Aim of the exercise
What is needed is a faithful copy of all the entries, with no pictures in it.

◇ ◇ ◇ ◇ ◇ ◇ ◇

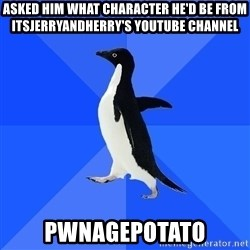 Socially Awkward Penguin - asked him what character he'd be from itsjerryandherry's youtube channel pwnagepotato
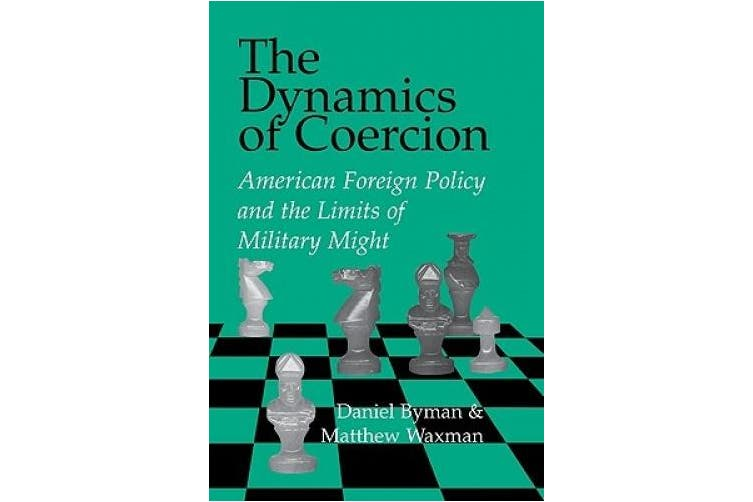 The Dynamics of Coercion: American Foreign Policy and the Limits of Military Might (Rand Studies in Policy Analysis)
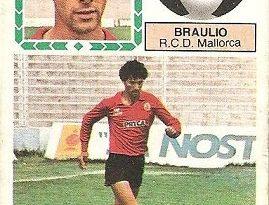 Liga 83-84. Braulio (R.C.D. Mallorca). Ediciones Este.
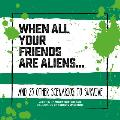 When All Your Friends Are Aliens . . .: And 23 Other Scenarios to Survive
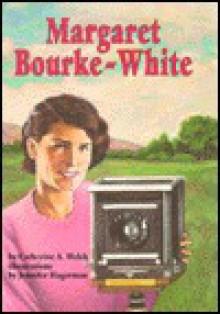 Margaret Bourke-White - Catherine A. Welch, Jennifer Hagerman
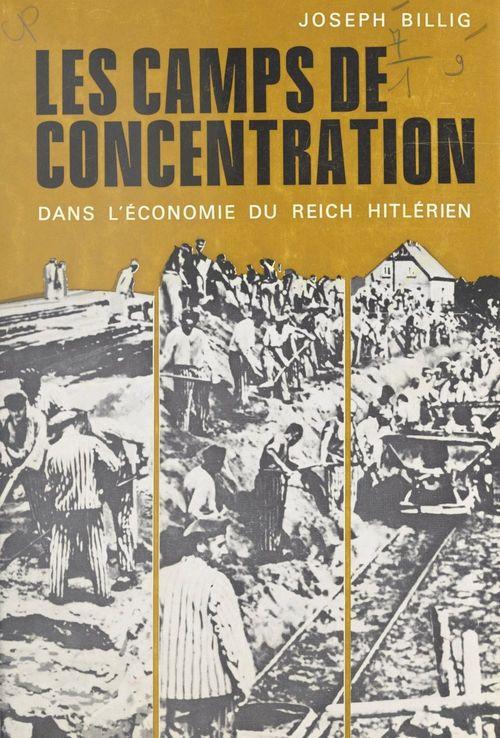 Les camps de concentration dans l'économie du Reich hitlérien  - Joseph Billig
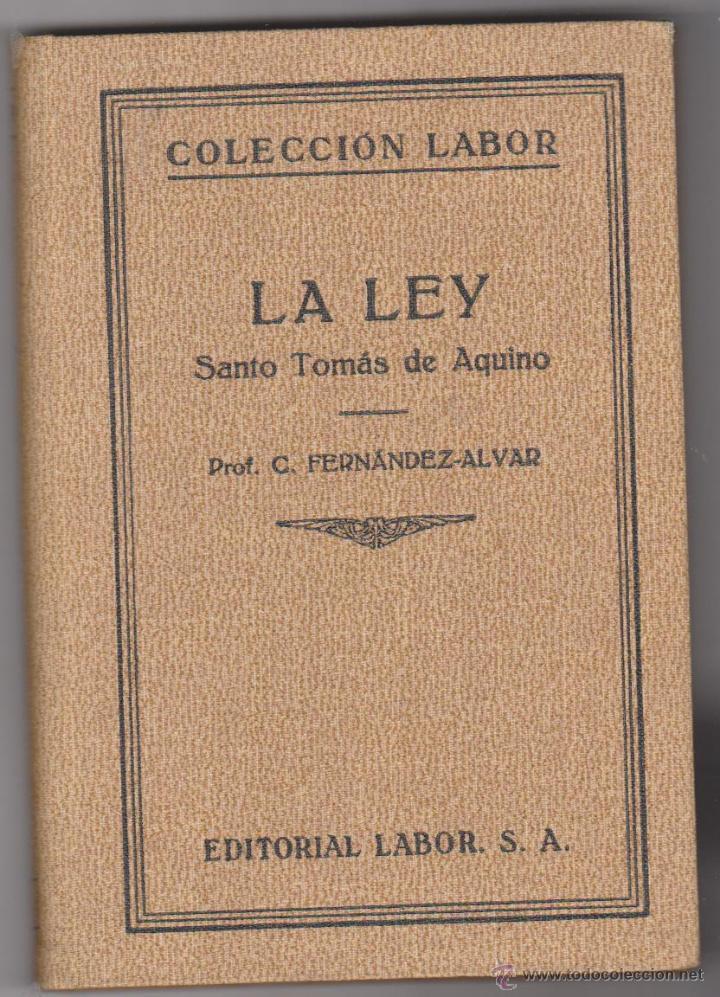LA LEY. SANTO TOMÁS DE AQUINO. PRF. FERNÁNDEZ-ALVAR. 1ª EDICIÓN LABOR 1936. (Libros Antiguos, Raros y Curiosos - Pensamiento - Otros)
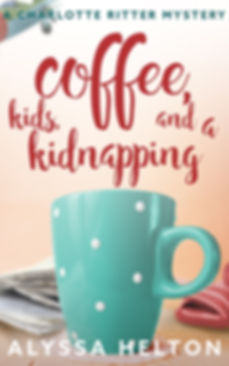 Coffee, Kids, and a Kidnapping cozy mystery
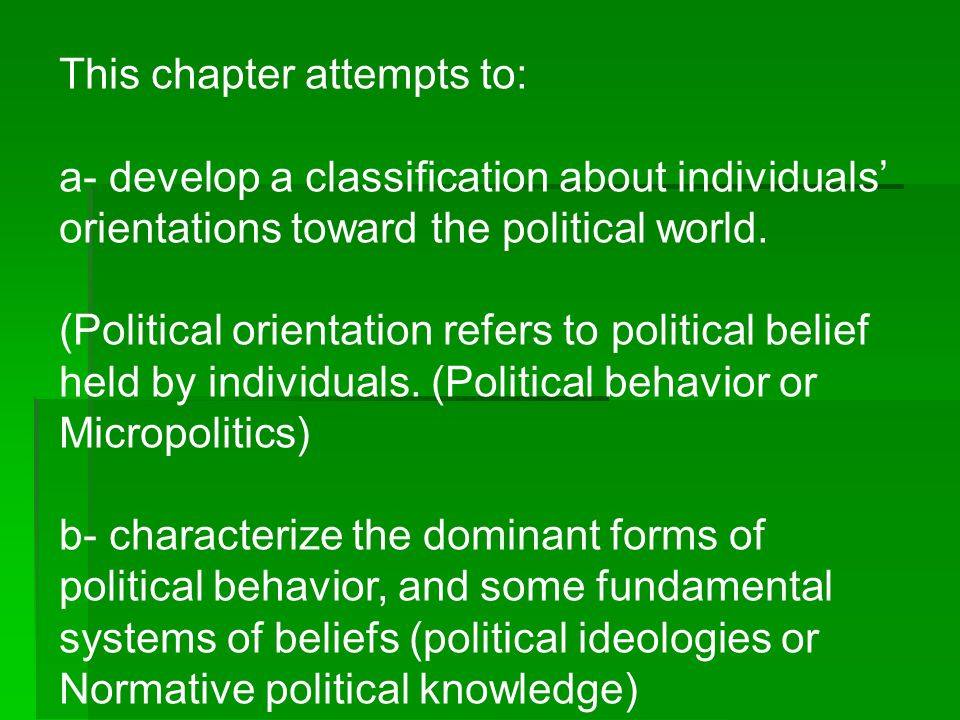 This chapter attempts to: a- develop a classification about individuals' orientations toward the political world. (Political orientation refers to pol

◇ ◇ ◇ ◇ ◇ ◇ ◇

Answer section
 Socially Awkward Penguin - asked him what character he'd be from itsjerryandherry's youtube channel pwnagepotato
 The Dynamics of Coercion: American Foreign Policy and the Limits of Military Might (Rand Studies in Policy Analysis)
 Liga 83-84. Braulio (R.C.D. Mallorca). Ediciones Este.
 When All Your Friends Are Aliens . . .: And 23 Other Scenarios to Survive
 Margaret Bourke-White - Catherine A. Welch, Jennifer Hagerman
 Les camps de concentration dans l'économie du Reich hitlérien  - Joseph Billig
LA LEY. SANTO TOMÁS DE AQUINO. PRF. FERNÁNDEZ-ALVAR. 1ª EDICIÓN LABOR 1936. (Libros Antiguos, Raros y Curiosos - Pensamiento - Otros)
 Coffee, Kids, and a Kidnapping cozy mystery
 This chapter attempts to: a- develop a classification about individuals' orientations toward the political world. (Political orientation refers to pol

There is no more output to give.